EXTRACT TO READ START

Search code examples
biopython

Why does the 'join' method for Seq object in Biopython not work on the last element of a list?


The code below is from the Biopython tutorial. I intend to add 'N5' after every contig. Why is the trailing N10 not present after the third contig "TTGCA"?

from Bio.Seq import Seq 
contigs = [Seq("ATG"), Seq("ATCCCG"), Seq("TTGCA")] 
spacer = Seq("N"*10) 
spacer.join(contigs) 
output
Seq('ATGNNNNNNNNNNATCCCGNNNNNNNNNNTTGCA')

expected output
Seq('ATGNNNNNNNNNNATCCCGNNNNNNNNNNTTGCANNNNNNNNNN')

Doesn't the index in Python and Biopython both begin with 0?

Thank you


Solution

  • This has nothing to do with biopython.

EXTRACT TO READ END
THE DATA START

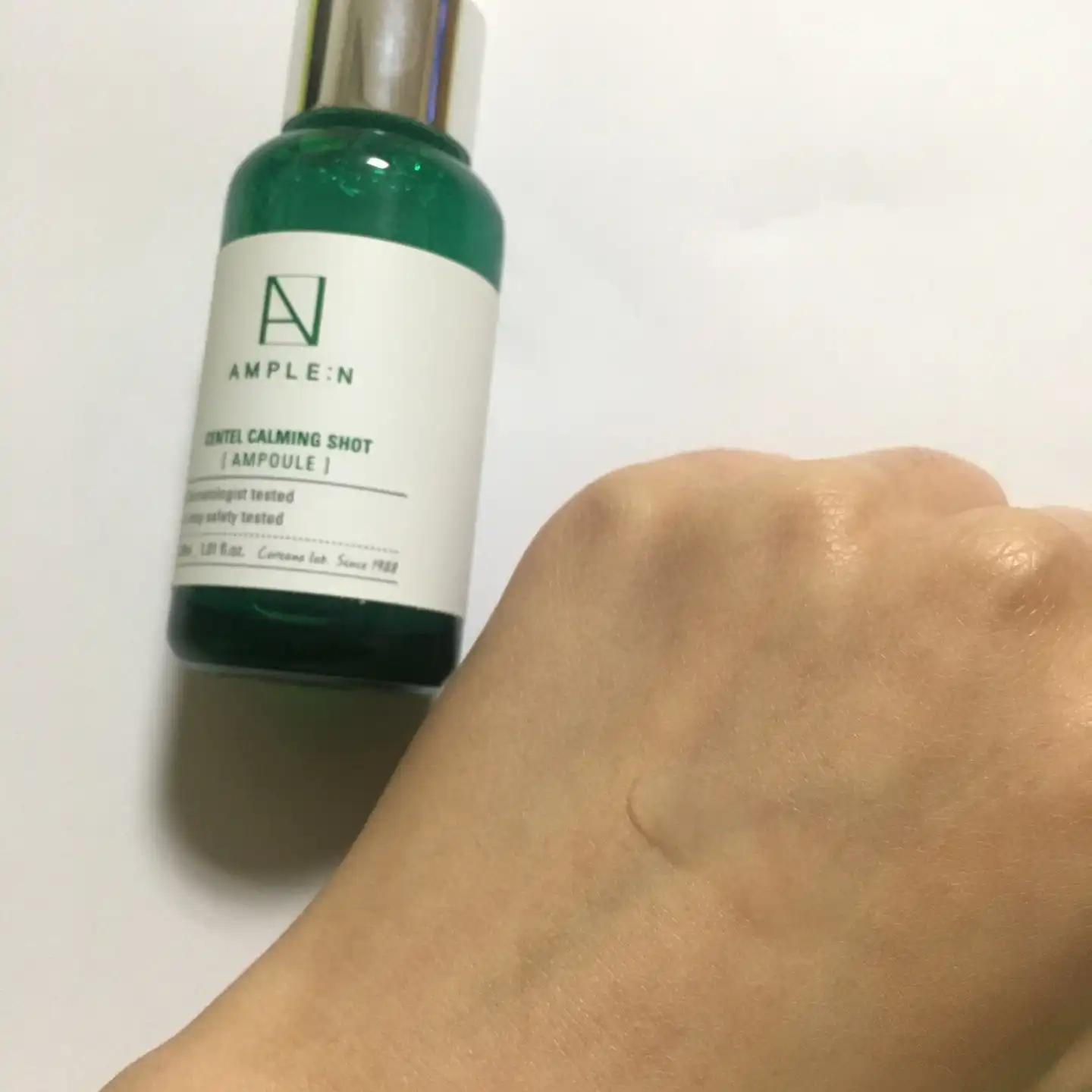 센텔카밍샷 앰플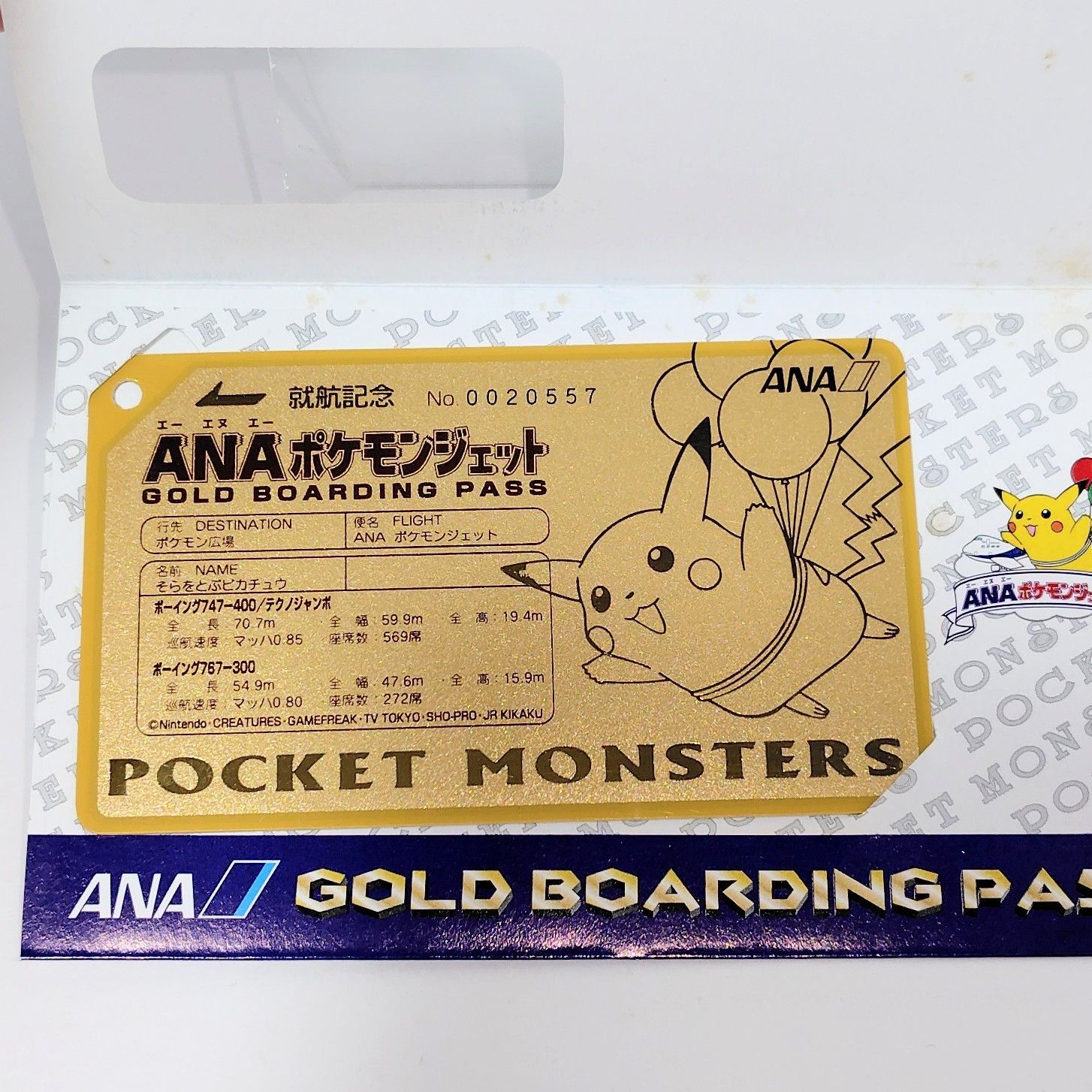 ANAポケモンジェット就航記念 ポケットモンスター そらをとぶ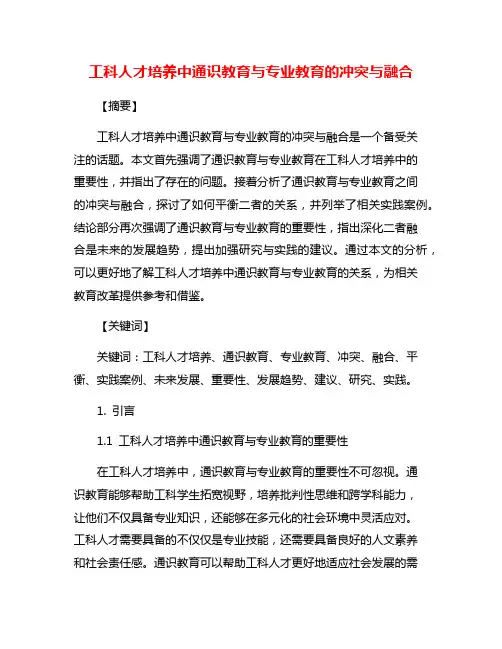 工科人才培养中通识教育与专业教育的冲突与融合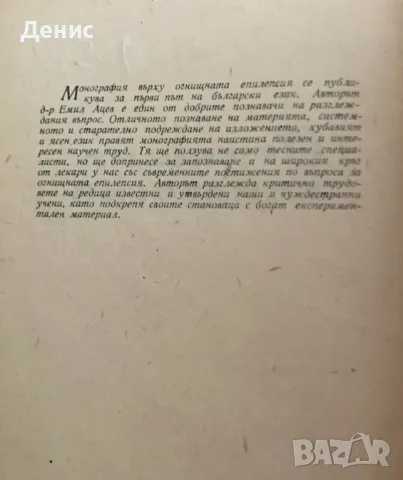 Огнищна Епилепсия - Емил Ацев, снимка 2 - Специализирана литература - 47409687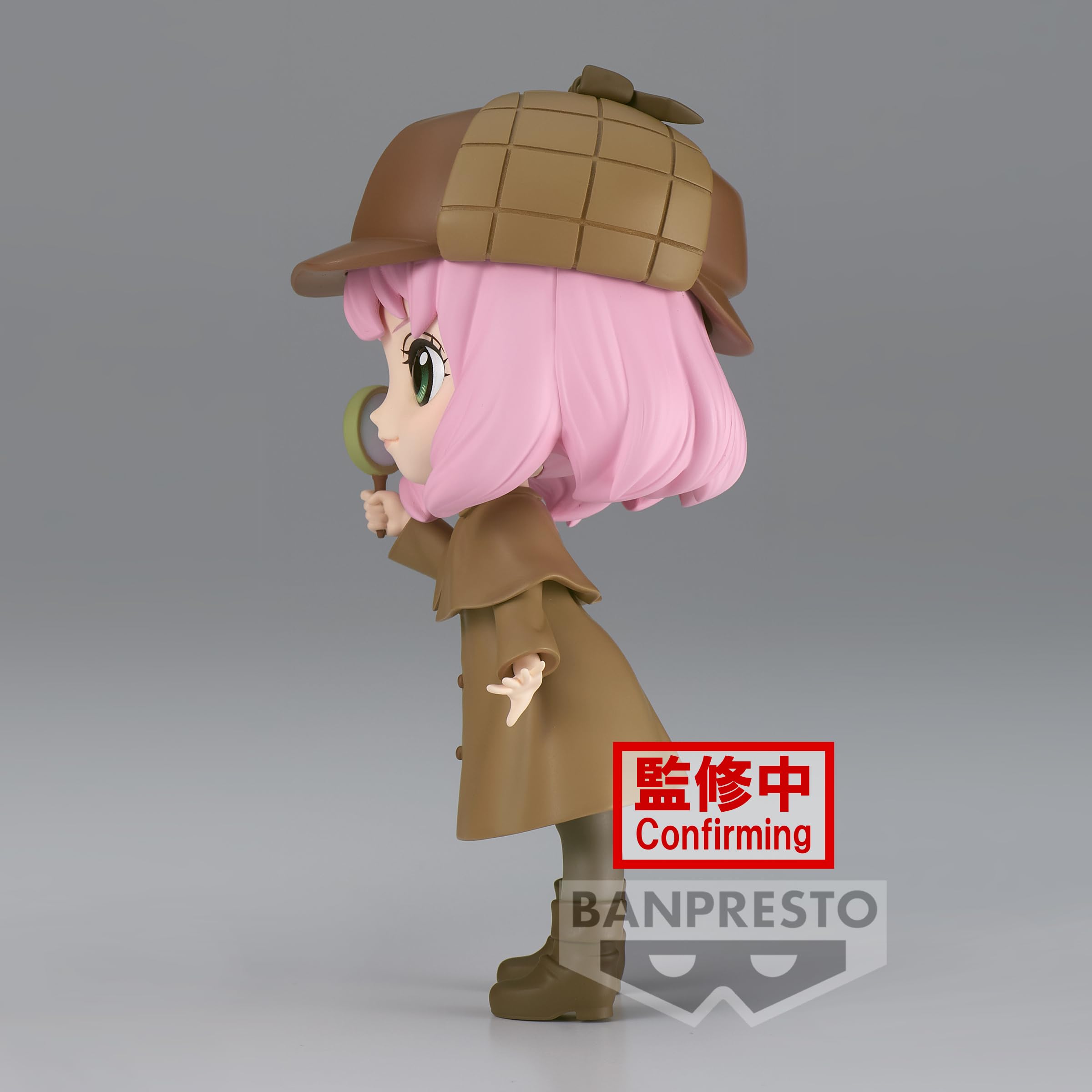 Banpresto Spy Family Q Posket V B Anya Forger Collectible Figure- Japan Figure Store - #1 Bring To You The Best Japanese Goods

THE DATA END
THE DATA START

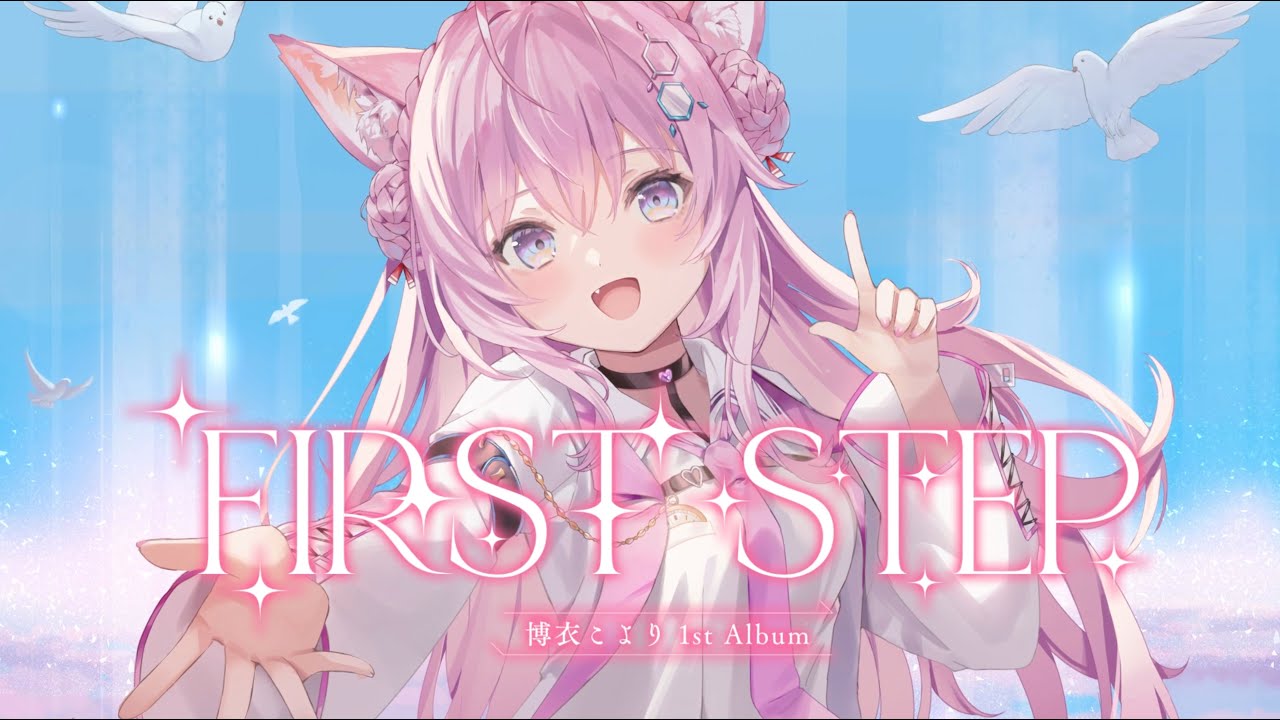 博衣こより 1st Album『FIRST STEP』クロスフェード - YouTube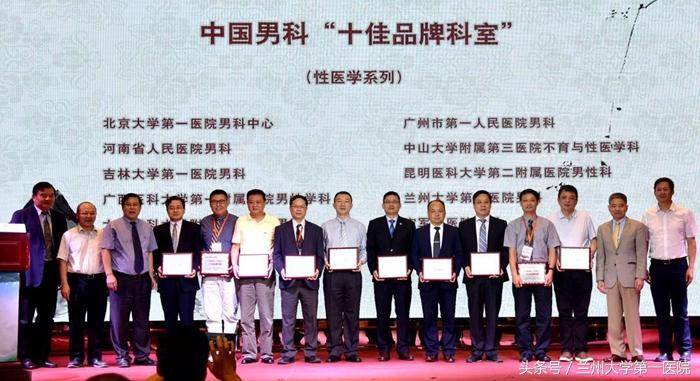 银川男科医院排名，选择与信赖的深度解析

THE DATA END
THE DATA START

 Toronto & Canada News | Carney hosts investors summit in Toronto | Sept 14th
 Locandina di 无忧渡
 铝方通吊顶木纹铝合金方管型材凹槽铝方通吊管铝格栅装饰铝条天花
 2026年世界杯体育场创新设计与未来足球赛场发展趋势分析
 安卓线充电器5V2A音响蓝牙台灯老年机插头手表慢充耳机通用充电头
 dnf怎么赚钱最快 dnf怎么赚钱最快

THE DATA END

- [TASKS TO COMPLETE]
a) In the thread on Biopython's join method above, do the following statements agree with it? Answer yes or no for each, and quote the deciding words.
(i) The spacer in the code consists of ten N characters.
(ii) The list passed to join holds four sequences.
(iii) The reply under "Solution" attributes the behavior to Biopython.
b) Answer these questions from the thread on Biopython's join method.
(i) According to the poster, where does the code come from?
(ii) From which module is Seq imported?
(iii) Which contig is named as lacking the trailing spacer?
c) Continue the reply under "Solution" in the thread on Biopython's join method for a few sentences, picking up after its last sentence.

- [SET OF ANSWERS]
a)
(i) Yes: "spacer = Seq("N"*10)"
(ii) No: "contigs = [Seq("ATG"), Seq("ATCCCG"), Seq("TTGCA")]"
(iii) No: "This has nothing to do with biopython."

b)
(i) The Biopython tutorial.
(ii) Bio.Seq.
(iii) "TTGCA".

c)
    This is just how string.join works:

    configs = ["ATG", "ATCCCG", "TTGCA"] 
    spacer = "N"*10 
    spacer.join(configs) 
    

    Result: ATGNNNNNNNNNNATCCCGNNNNNNNNNNTTGCA

    As it should - according to help(str.join):

    join(self, iterable, /) Concatenate any number of strings.

    The string whose method is called is inserted in between each given string. The result is returned as a new string.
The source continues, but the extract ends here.